What is Linux?

If you consider the kernel to be the lowest level of the system, the highest level is the user interface. Everything else, from the kernel through the drivers and hardware interfaces, is of no use until you can use the computer.

This generally means a graphical desktop, and here we come across more layers. X (or maybe Wayland in the future) simply provides a blank canvas. You then need something to provide the niceties of a windowed interface, and that something is the window manager.

In the past, window managers were standalone systems, and there are still plenty of these available, such as OpenBox or Enlightenment, but nowadays they are often part of a larger desktop environment. Strictly speaking, a window manager is responsible for the handling of windows on the desktop, their opening, closing, placement and other manipulations.

What is Linux

There are also plenty of lightweight window managers, like OpenBox running on CrunchBang here

Over time, they grew to incorporate other features, such as taskbars and program launcher menus, until they developed into desktop environments.

Software collections

A desktop environment is simply a more or less integrated collection of utilities to provide the features needed to run a complete desktop. Running programs, manipulating their windows, keeping track of what is going on and enabling programs to communicate with one another are all features of desktop environments, but they still have a window manager at their heart – KWin for KDE and Metacity in Gnome to name but two.

What sets a desktop environment apart from a window manager is the level of integration. This is particularly evident in KDE, where everything works around a common core, and programs not only communicate with one another, but an instance of one program can even be embedded in the window of another.

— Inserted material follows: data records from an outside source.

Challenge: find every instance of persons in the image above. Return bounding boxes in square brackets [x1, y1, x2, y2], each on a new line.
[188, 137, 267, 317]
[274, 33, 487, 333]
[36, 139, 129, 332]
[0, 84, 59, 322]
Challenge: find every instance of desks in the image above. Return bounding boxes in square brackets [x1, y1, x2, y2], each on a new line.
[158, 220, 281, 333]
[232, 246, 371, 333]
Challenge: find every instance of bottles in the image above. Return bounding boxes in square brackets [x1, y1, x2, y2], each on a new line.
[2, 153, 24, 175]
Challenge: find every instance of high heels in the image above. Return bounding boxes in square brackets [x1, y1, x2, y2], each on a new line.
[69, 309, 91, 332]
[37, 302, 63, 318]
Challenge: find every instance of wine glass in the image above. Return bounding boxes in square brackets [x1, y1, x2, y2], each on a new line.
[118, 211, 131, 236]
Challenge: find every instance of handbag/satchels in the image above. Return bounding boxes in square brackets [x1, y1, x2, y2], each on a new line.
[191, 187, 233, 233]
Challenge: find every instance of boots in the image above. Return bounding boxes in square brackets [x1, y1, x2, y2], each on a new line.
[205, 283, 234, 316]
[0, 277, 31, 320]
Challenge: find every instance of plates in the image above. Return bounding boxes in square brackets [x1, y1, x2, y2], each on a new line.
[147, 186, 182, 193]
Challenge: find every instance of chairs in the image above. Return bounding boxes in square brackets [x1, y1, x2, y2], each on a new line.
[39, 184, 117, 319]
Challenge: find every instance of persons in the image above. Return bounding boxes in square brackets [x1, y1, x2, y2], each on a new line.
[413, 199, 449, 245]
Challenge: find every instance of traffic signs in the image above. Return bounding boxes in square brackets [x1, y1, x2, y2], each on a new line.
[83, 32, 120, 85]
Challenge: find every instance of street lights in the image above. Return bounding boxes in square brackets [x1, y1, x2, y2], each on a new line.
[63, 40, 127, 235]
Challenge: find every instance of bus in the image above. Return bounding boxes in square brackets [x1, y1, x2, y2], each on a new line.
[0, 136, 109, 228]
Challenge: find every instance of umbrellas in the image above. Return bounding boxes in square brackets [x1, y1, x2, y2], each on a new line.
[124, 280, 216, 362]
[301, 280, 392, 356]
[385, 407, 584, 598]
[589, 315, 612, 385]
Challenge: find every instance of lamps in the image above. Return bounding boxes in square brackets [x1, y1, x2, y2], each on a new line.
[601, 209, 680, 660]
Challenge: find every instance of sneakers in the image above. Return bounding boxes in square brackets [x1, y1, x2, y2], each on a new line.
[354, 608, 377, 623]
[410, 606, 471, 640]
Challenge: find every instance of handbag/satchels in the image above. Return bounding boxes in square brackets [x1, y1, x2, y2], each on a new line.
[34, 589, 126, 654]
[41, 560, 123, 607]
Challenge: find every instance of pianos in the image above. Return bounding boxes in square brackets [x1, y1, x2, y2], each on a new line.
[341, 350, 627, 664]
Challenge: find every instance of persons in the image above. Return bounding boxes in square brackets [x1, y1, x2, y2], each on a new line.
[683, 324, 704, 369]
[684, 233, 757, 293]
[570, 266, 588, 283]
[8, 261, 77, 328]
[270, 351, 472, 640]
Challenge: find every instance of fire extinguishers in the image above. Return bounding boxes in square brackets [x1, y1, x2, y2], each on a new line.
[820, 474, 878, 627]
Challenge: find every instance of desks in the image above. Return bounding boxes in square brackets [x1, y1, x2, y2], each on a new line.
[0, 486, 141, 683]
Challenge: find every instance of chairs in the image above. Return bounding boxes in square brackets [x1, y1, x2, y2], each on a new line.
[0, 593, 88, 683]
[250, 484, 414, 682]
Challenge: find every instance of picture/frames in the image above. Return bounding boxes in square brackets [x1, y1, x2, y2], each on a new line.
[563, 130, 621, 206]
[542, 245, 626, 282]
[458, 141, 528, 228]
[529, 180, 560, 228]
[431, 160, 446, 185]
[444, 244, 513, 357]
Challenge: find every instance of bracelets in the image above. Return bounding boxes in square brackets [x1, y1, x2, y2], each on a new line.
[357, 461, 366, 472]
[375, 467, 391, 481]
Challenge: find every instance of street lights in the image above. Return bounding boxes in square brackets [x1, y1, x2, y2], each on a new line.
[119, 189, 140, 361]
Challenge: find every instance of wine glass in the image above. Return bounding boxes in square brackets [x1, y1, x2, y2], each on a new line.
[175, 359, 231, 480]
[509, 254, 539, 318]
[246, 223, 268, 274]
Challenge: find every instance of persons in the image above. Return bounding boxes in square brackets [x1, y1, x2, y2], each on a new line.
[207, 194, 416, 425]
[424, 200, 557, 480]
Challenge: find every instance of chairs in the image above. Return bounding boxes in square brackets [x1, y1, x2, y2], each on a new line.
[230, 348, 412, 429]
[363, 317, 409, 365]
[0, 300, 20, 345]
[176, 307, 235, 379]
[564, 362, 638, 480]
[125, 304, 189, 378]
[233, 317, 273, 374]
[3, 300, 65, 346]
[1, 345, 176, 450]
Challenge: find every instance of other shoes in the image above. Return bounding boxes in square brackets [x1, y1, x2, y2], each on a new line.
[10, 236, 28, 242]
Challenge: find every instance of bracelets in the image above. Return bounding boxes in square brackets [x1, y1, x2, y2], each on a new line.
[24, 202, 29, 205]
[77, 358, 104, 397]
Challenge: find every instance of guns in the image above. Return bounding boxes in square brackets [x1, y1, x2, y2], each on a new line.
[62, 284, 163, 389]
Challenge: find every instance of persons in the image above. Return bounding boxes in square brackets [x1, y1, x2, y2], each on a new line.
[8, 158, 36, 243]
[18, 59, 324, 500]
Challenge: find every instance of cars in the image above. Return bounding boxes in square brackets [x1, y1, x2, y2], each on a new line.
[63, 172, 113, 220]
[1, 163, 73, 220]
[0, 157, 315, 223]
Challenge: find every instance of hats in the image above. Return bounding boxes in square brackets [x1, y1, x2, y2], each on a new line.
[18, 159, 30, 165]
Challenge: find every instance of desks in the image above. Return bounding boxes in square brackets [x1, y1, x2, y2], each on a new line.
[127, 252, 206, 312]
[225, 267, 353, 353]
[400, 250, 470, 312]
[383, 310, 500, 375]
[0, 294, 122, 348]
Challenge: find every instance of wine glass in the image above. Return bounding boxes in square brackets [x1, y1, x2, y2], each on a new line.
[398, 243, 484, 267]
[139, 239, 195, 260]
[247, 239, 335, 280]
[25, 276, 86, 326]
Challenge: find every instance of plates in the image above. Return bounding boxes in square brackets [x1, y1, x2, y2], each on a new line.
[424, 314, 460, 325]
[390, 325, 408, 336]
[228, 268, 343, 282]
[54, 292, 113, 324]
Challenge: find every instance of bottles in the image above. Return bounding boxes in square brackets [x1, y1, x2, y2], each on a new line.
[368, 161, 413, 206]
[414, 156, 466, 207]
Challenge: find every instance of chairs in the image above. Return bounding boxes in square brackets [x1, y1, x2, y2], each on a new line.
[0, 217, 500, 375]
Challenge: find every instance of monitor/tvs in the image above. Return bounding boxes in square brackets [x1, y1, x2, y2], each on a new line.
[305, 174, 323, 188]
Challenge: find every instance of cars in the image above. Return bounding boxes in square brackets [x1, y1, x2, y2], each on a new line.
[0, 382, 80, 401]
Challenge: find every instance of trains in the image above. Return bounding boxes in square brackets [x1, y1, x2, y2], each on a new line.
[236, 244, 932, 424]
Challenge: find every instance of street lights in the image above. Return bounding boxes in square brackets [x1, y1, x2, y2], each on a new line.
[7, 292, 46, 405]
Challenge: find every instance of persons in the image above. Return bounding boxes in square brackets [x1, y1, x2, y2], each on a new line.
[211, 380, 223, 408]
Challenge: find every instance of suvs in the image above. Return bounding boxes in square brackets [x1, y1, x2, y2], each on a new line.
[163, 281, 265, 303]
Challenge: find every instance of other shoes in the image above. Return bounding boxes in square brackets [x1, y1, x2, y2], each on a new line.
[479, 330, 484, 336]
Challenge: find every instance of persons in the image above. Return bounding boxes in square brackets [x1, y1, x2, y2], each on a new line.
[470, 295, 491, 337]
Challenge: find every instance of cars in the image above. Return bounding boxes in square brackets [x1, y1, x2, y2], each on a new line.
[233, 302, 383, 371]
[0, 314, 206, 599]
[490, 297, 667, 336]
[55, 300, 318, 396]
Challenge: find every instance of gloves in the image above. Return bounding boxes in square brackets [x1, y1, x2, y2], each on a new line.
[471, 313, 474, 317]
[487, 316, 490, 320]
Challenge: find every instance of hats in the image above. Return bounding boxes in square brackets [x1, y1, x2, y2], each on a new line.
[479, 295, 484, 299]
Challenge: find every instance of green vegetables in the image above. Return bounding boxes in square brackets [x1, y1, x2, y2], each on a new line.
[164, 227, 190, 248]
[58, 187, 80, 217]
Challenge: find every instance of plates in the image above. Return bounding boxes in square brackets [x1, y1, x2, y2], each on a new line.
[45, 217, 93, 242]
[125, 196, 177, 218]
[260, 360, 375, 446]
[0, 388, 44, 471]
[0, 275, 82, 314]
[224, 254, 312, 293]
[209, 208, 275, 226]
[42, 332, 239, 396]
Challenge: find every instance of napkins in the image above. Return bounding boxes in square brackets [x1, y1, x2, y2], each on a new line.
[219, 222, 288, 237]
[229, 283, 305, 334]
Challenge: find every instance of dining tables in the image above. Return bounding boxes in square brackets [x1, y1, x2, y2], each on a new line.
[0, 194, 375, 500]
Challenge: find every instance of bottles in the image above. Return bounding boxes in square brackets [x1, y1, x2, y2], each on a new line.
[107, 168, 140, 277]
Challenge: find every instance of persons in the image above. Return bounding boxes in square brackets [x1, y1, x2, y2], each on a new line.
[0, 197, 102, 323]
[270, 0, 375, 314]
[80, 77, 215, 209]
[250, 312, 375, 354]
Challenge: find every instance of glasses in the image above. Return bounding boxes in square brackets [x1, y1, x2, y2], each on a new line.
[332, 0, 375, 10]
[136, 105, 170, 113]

While it may not make much sense to use KWin on Gnome, you may want to try one of the more specialist window managers that offer greater control over window handling, or use a different method of displaying them. There are tiling window managers, like awesome and xmonad, that resize windows so they all fit on the desktop (KDE has its own option to behave like this).

There are also window managers designed to be controllable with the keyboard, and minimal window managers that are useful for specialist systems that run a single program in a full-screen window and don't want any widgets cluttering up the place.